Jancarek se souvient de sa première rencontre avec Havel « quelques jours seulement après la Révolution de velours », lorsque quelqu’un s’est rendu compte que le futur leader national devrait avoir une sorte d’équipe de sécurité. Jancarek, alors étudiant en cinéma, a été recruté pour ce poste, dit-il, au moins pour quelques jours.
« Heureusement, ce rôle a été repris des artistes par des étudiants de la faculté d’éducation physique qui étaient bons en judo et en karaté. C’était définitivement mieux pour la sécurité du futur président.»
Le travail que Jancarek accomplirait pour Havel des décennies plus tard était, à certains égards, une responsabilité tout aussi grave.
« En 2009, il m’a demandé – littéralement – de filmer le reste de sa vie », raconte Jancarek.
«Il n’était pas dit entre nous deux que je traiterais le matériel seulement après qu’il soit parti pour l’éternité. Je lui suis reconnaissant de la confiance qu’il m’a accordée avec cette invitation. Quand il est mort, je savais que le voyage difficile allait commencer. Mais je ne pensais pas que ce serait si long et si compliqué.
Vers 2013, se souvient Jancarek, un « représentant de l’une des principales chaînes de télévision européennes » a vu des extraits de son matériel brut lors d’un des ateliers du festival Ji.hlava. « Ils étaient extrêmement intéressés, ils sont venus à Prague, nous avons passé quelques jours à visionner les images et sommes parvenus à un accord. »
Mais l’accord s’est transformé en une volonté du diffuseur de faire appel à son propre monteur, qui devait ensuite devenir co-scénariste, puis co-réalisateur. Jancarek s’y opposa poliment et passa la décennie suivante à assembler lui-même les images.
Après avoir contourné l’accord de vente, Jancarek et son équipe ont organisé un plan de financement participatif pour terminer « Havel Speaking ».
« Cela a été un succès incroyable », dit-il, « certainement grâce au grand héros bien connu et parce que nous étions dignes de confiance. »
Une décision de réalisation prise par Jancarek au début s’est avérée assez bonne tout au long des années de montage, dit-il : « que le président Havel soit le seul et exclusif orateur du film. Je n’essaierai en aucun cas de l’interpréter, de l’expliquer ou même de le commenter.

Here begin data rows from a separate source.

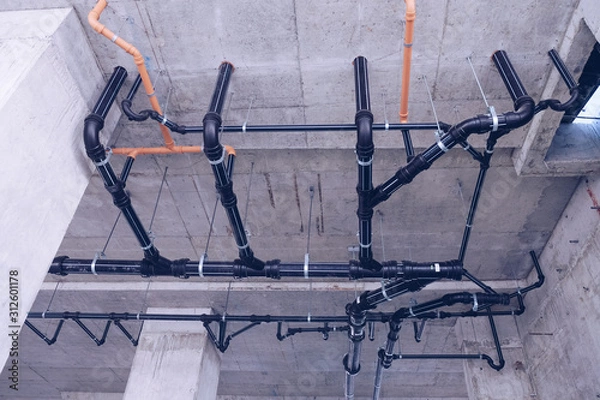 Fototapeta Water pipe engineering, clean line watering transport system in the building. Water pipe system. Construction work.Installation of water pipes in the building.Water pipe system within the building.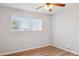 Bright bedroom with wood-look floors, a ceiling fan, and a window offering natural light at 1747 W Belfast St, Mesa, AZ 85201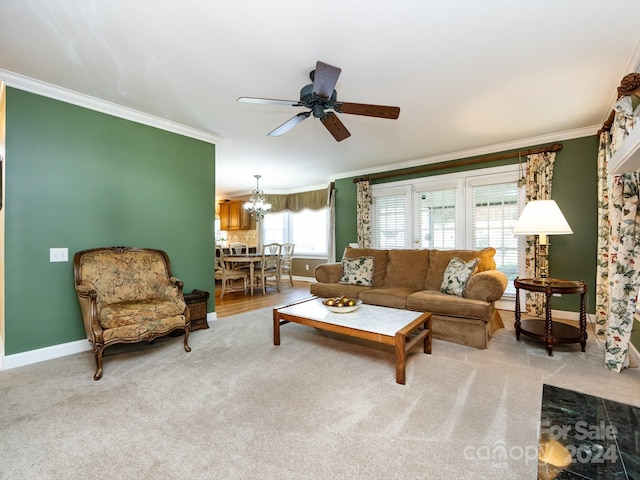 carpeted living room featuring ceiling fan with notable chandelier and crown molding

D’une certaine manière, le long parcours de réalisation de « Havel Speaking » lui a permis d’atteindre un public plus réceptif au portrait qu’il ne l’a jamais été, explique Jancarek.
«Pour de nombreux jeunes, l’héritage de Havel représente la confirmation des valeurs pour lesquelles il vaut la peine de se battre. Cela leur rappelle que la liberté ne va pas de soi et que chacun doit se sentir responsable de ce qu’il fait. Ils s’en rendent compte et peut-être que notre film incitera quelques jeunes à penser que cela vaut la peine d’essayer d’être comme Havel.